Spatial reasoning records
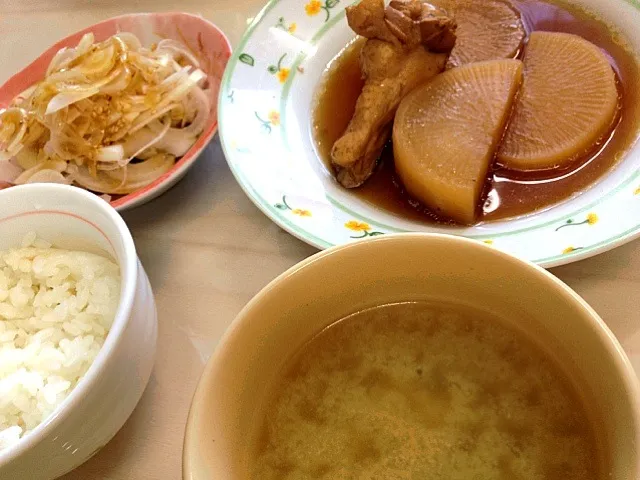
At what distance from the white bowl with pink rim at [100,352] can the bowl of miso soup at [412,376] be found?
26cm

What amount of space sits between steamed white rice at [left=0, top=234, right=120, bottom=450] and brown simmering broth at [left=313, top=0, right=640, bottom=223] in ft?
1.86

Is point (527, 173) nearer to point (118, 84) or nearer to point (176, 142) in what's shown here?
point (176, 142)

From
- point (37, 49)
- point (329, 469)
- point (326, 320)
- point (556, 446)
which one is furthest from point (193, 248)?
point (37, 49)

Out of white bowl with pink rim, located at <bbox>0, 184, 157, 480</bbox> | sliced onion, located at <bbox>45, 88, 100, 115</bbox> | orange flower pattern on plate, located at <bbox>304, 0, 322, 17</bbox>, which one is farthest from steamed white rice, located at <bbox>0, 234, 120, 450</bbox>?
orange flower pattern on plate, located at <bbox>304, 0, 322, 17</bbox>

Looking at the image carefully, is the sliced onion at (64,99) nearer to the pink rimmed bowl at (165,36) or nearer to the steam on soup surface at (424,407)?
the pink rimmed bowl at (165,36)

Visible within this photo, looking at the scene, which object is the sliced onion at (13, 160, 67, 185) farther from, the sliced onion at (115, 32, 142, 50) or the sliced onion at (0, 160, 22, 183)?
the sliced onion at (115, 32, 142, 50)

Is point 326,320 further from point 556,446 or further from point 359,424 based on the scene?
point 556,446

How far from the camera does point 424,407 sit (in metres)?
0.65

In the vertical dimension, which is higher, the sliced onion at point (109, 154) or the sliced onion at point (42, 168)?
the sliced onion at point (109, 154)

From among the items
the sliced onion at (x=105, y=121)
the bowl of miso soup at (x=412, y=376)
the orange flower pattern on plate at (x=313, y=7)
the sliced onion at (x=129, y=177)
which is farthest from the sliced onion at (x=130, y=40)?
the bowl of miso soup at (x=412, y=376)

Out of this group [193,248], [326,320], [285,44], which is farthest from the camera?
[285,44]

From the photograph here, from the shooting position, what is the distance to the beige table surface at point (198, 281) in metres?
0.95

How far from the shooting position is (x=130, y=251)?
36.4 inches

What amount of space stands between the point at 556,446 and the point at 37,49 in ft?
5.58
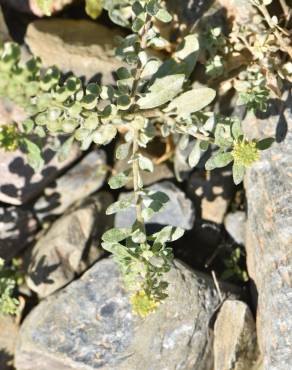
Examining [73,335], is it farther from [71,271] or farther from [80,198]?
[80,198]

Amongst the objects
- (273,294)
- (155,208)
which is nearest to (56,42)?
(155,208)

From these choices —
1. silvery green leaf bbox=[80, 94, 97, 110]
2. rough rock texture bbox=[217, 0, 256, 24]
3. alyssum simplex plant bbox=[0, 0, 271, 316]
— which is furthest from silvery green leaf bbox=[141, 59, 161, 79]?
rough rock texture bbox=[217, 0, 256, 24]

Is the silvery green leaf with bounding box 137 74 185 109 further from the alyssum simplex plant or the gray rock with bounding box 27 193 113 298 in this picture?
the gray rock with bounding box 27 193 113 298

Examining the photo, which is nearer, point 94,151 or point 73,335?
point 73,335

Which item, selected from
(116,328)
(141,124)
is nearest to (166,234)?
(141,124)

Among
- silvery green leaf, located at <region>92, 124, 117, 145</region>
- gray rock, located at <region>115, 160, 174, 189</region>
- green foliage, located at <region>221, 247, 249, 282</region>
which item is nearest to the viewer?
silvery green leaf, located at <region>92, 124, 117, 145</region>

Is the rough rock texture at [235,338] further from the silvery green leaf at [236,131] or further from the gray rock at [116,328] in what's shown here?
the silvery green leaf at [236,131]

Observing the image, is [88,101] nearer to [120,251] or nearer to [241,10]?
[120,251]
--
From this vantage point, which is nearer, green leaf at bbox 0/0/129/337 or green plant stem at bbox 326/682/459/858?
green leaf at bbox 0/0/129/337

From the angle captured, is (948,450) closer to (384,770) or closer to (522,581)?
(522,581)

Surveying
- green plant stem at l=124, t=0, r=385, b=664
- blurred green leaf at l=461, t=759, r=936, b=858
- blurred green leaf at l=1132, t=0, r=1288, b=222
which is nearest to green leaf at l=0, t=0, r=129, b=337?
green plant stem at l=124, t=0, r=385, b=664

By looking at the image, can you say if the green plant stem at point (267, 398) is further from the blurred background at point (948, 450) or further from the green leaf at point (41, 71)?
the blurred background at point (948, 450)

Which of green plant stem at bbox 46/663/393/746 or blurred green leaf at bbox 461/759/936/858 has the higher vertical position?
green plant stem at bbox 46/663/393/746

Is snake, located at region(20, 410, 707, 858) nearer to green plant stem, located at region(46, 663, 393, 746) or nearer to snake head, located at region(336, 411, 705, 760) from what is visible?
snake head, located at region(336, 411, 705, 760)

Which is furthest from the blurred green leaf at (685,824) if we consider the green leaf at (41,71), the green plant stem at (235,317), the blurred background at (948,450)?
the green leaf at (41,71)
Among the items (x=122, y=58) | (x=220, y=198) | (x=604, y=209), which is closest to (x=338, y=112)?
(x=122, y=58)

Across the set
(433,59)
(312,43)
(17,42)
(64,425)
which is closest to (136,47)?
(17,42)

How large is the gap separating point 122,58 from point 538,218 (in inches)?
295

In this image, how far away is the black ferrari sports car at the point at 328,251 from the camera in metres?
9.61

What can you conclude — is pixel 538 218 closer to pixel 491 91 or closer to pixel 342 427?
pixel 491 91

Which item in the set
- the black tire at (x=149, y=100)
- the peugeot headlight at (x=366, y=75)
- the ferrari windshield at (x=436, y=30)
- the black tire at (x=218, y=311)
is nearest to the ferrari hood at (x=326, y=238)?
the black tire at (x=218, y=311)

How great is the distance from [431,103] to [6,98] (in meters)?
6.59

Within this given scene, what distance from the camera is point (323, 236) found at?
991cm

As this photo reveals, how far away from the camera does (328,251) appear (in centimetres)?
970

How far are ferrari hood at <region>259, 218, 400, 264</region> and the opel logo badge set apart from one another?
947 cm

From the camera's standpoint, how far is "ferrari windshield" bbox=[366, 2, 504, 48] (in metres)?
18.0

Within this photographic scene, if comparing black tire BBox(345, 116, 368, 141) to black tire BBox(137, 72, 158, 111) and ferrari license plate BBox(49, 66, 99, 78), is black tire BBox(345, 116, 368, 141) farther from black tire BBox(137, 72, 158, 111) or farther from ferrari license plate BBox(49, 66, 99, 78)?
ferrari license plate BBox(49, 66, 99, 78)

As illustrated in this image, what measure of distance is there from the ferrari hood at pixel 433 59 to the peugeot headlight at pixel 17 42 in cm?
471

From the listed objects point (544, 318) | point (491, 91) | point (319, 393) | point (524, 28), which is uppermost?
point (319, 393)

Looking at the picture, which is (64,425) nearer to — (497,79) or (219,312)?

# [Written problem]
Please report each line of the material above that contains the string "background". Case matters.

# [Solution]
By looking at the image, can you say if the green plant stem at point (267, 398) is further from the blurred background at point (948, 450) or further from the green leaf at point (41, 71)?
the blurred background at point (948, 450)
Which is furthest from the blurred green leaf at (685,824) if we consider the green leaf at (41,71), the green plant stem at (235,317), the blurred background at (948,450)?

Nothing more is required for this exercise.